Michigan officials are preparing a lawsuit demanding at least temporary closure of shipping locks on the canal, part of a roughly 300-mile waterway linking the lake with the Mississippi. That's opposed by tug and barge companies that haul millions of tons of iron ore, coal and other cargo on the waterway.

While debate on a long-term plan continues, the U.S. Army Corps of Engineers will use some of the newly designated funds to block potential bypasses between the sanitary and ship canal and two nearby waterways believed already to have Asian carp: the Des Plaines River and the I&M Canal.

Scientists fear the carp might be washed from those waterways into the sanitary and ship canal above the electrical barrier during flooding caused by heavy rains.

The rest of the money will provide DNA testing in hopes of determining how far the carp have advanced, Army Corps spokeswoman Lynne Whelan said.

Congress this fall appropriated $475 million to kick off a comprehensive restoration of the Great Lakes, including cleanup of contaminated harbors, wildlife habitat improvements and crackdowns on runoff pollution and species invasions.

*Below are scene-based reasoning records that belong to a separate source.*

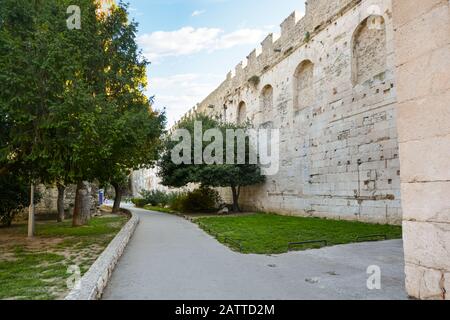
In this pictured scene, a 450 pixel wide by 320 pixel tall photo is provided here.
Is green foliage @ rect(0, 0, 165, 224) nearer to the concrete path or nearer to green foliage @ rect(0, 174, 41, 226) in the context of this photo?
the concrete path

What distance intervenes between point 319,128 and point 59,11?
428 inches

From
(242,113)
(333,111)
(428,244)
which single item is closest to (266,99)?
(242,113)

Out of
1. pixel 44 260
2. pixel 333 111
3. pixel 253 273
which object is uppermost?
pixel 333 111

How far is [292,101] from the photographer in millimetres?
18406

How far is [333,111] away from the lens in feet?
49.4

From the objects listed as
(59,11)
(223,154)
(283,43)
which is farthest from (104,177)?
(283,43)

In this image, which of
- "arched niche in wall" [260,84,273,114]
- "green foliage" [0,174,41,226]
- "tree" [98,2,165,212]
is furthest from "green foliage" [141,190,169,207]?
"tree" [98,2,165,212]

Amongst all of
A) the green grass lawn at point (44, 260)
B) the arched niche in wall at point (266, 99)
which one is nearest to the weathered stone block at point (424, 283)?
the green grass lawn at point (44, 260)

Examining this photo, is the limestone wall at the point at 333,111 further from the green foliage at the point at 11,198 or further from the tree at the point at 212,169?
the green foliage at the point at 11,198

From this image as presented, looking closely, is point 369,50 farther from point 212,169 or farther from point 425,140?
point 425,140

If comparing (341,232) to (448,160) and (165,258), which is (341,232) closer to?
(165,258)

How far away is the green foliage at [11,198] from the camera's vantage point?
15.6 m

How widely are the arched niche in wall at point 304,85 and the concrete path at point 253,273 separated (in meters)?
9.85

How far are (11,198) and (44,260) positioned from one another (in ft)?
32.2
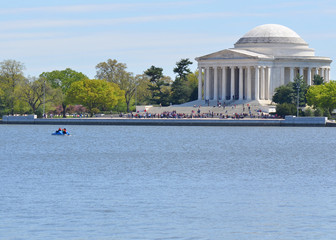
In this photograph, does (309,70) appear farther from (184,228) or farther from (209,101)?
(184,228)

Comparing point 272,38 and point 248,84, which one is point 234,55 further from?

The $13 million to battle the Asian carp will be drawn from that fund, which President Barack Obama requested.

The fund has "given us what we need to significantly and immediately reduce the risk of Asian carp reaching the Great Lakes and destroying such a valuable ecosystem," Jackson said.

Officials with federal agencies involved in the carp battle met last week with members of Congress who pushed for spending up to $30 million over the next year.

"I want to be clear that our work on this is not done and we'll continue to aggressively work to protect the Great Lakes from this dangerous creature," said Rep. John Dingell, D-Mich. "Allowing the Asian carp into the Great Lakes is simply unacceptable."

Henry Henderson, Midwest director for the Natural Resources Defense Council, said the planned spending was worthwhile but a stopgap measure. Environmental groups want to sever the link between the Great Lakes and Mississippi systems created by engineers more than a century ago.

"We need a permanent solution, not a series of ad hoc barriers," Henderson said.